* **Passage for review**:
Within four months of their meeting, they married in Vienna's Karlskirche. This was the happiest period of Mahler's life, and Alma assisted him in the composition of his 5th Symphony.
"Perhaps the most famous part of the 5th Symphony is the Adagietto, primarily because of its appearance on the soundtrack of Visconti's Death in Venice."
"When Death in Venice was first shown at a private screening in Hollywood, the producer said:"Hey, who wrote the music for this thing?" Someone said:"Oh, Gustav Mahler" and he says:"Can we sign him?"
"The piece is very spiritual and very spare, and very simple in many ways. Many people describe it as a love song or a love letter to Alma, but I think it's as much about Mahler, his solitude, his inwardness."
During his most blissful period, Mahler wrote some of his darkest music. From the 5th Symphony onwards there is a shift in his artistic perspective. His symphonies are no longer a search for a spiritual existence. they are about the tragedies of human experience.
"The premonition of the trilogy of his three internal symphonies, the 5th, 6th and 7th, for whatever reason each one starts with the Marche Funebre, Trauermarsch - and is a premonition of death, which started so early in his life. Because one is.. And the other one.. is a march of the 6th. If you analyse the mood and spirit of the music, it's a Trauermarsch, And then look at the beginning of the 7th.. and again the same rhythm, then the big trombone melody starts. I think there is something in those three symphonies which makes such a unity in the sense of the development. One symphony from the previous one, certainly, but also moodwise, they need to elaborate a concept of the Marche Funebre, Trauermarsch. I think this was a premonition for the tragedies which would follow in his life."

* **Tasks**:
1: Can you repeat the Mahler passage, starting with "During his most" and going on through "of human experience.", substituting "joyful" for "blissful"?
2: Could you resume the Mahler passage after its last sentence and carry it forward?

* **Raw data**:
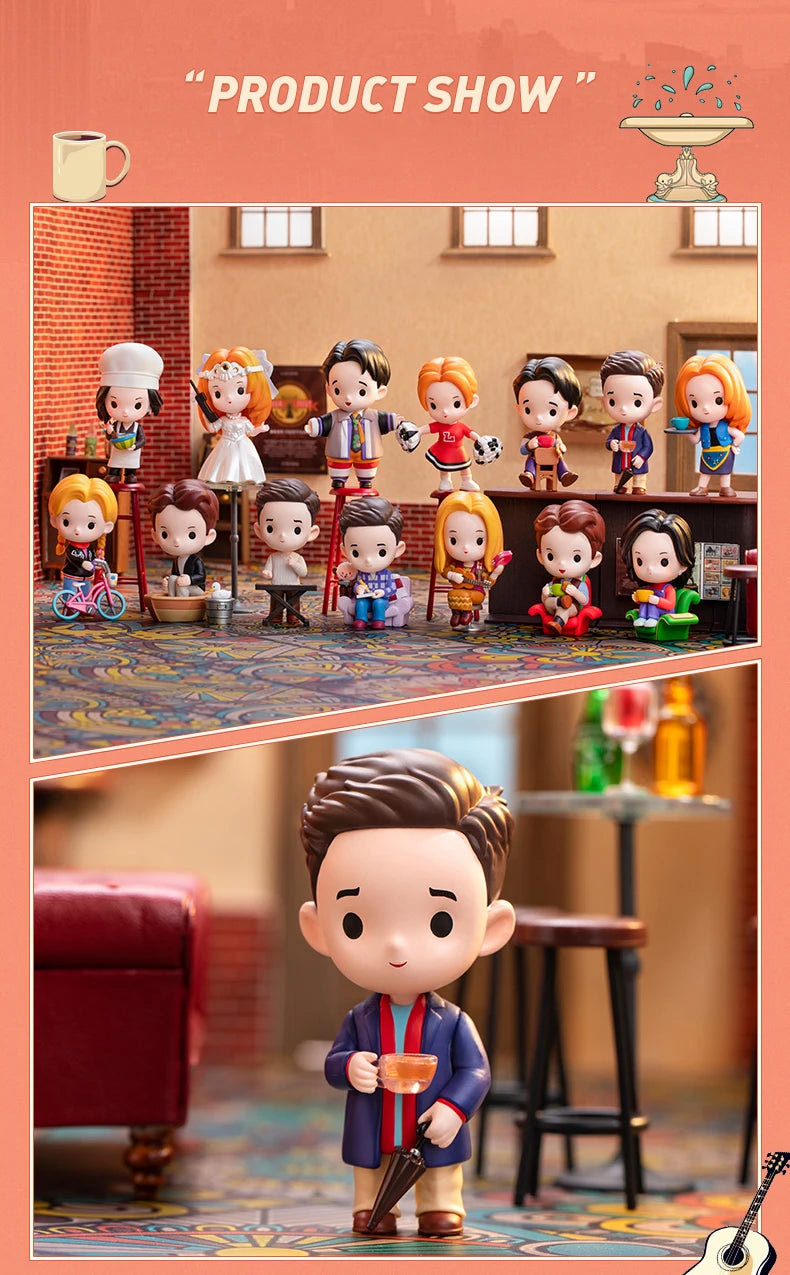 POP MART Friends TV Series Mystery Blind Box – Verrassingsfiguur Collectible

* **Task-by-task answers**:
1:
During his most joyful period, Mahler wrote some of his darkest music. From the 5th Symphony onwards there is a shift in his artistic perspective. His symphonies are no longer a search for a spiritual existence. they are about the tragedies of human experience.

2:
In his next symphony Mahler tried to cope with the idea of his own fate. The 6th is a psychological study of Mahler's emotional responses to his own impending sense of doom.
"What a person is thinking shows in the music, and he develops out of that his marvellous Freudian idea, that not what you see in him, but what he thinks, what he feels."
"He had these black moments of despair:"Everything is going to turn out badly, the musicians won't like me, they won't like my piece, I'll have to leave town again, they'll say I'm a Jew again" - that was certainly part of his nature. He had to really set down what that was so that he could be free of it."
The last movement of the 6th, includes some of the most emotional and frightening music he'd ever write.
"I've for a long time found the 6th Symphony the one work that I really don't want to hear. If I went to a live performance, it would almost give me a heart attack, the finale is so overwhelming. I haven't listened to it either live or on record for about 20 years. But I can still think the whole piece through - which is enough."
With the arrival of their second child, Alma began to object to Mahler spending so much time away, particularly during the summer while he was composing. Even when he wasn't composing, he would set off on his own in pursuit of nature, going for walks in the mountains, cycling, as well as swimming or rowing on the Worthersee. During his scarce moments at home, their interests would rarely coincide.
"He was a very intellectual, well-read man, Plato, Goethe, all the German philosophers, and you can feel sorry for Alma, because his idea of a cosy evening was to sit down and read aloud when she would like to have gone to a party. So in the end, things didn't go too well in that marriage."
"He was a very highly strung, nervous character. Fond of children but wouldn't want them around all the time, and slightly at odds with his wife - loved her, but didn't want her stealing his thunder - she was a composer too - and kept her under his thumb."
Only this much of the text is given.